Six teenagers were convicted by a French juvenile court on Friday (December 8) for their roles in the beheading of a teacher by an Islamic extremist that rocked the country. Teacher Samuel Paty was killed outside his school in 2020 after showing the cartoons of the prophet of Islam in his class during a debate on free expression. The attacker who had radicalised was killed by the police. The court observed that five of the defendants, who were 14 and 15 during the time of the attack, were guilty of staking out the teacher and identifying him for the attacker.
All about the case
Another defendant, who was 13 at the said time, was found guilty of lying about the classroom debate in a comment that added fuel to the fire on the internet against the fire.
The teenagers – all students at Paty's school – testified and claimed that they were not aware the teacher would be killed.
All were handed brief or suspended prison terms, and required to stay in school or jobs during the duration of their suspended terms with regular medical checkups.
Paty's name was disclosed on social media after a class debate on free expression during which he showed prophet caricatures published by the satirical newspaper Charlie Hebdo. The publication had also triggered a deadly extremist massacre in the Charlie Hebdo newsroom in 2015.
Paty who was a history and geography teacher was killed on October 16, 2020, near his school in a Paris suburb by an attacker, who was identified as Abdoullakh Anzorov.

TASK TO COMPLETE: Write the next few sentences of the news report on the juvenile court verdicts in the Samuel Paty killing, starting right after its last sentence.

DATA FOR ANALYSIS:
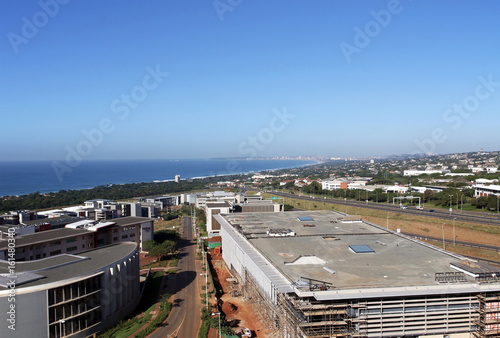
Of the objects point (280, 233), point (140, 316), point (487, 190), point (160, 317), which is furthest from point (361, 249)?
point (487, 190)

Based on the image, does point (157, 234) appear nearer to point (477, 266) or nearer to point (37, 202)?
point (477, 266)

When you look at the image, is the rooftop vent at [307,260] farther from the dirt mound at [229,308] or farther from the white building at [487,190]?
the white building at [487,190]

OUTPUT FOR THIS TASK:
The five people who helped Anzorov identify Paty were convicted of involvement in a group preparing aggravated violence.
The sixth defendant wrongly claimed that Paty had asked Muslim students to raise their hands and leave the classroom before he showed the class the prophet cartoons. She was absent in the class on the day of the lecture and told the investigators later that she had lied. She was convicted of making false allegations.
Separate trials for adults
Her father shared the lie in an online video that called for mobilisation against the teacher. He, along with a radical Islamic activist who helped disseminate dangerous messages against the teacher are among eight adults who will face separate trials for adults suspected of involvement in the killing, expected late next year.
The trial was held behind closed doors, and the media are not allowed to disclose the defendants' identities according to French law regarding minors.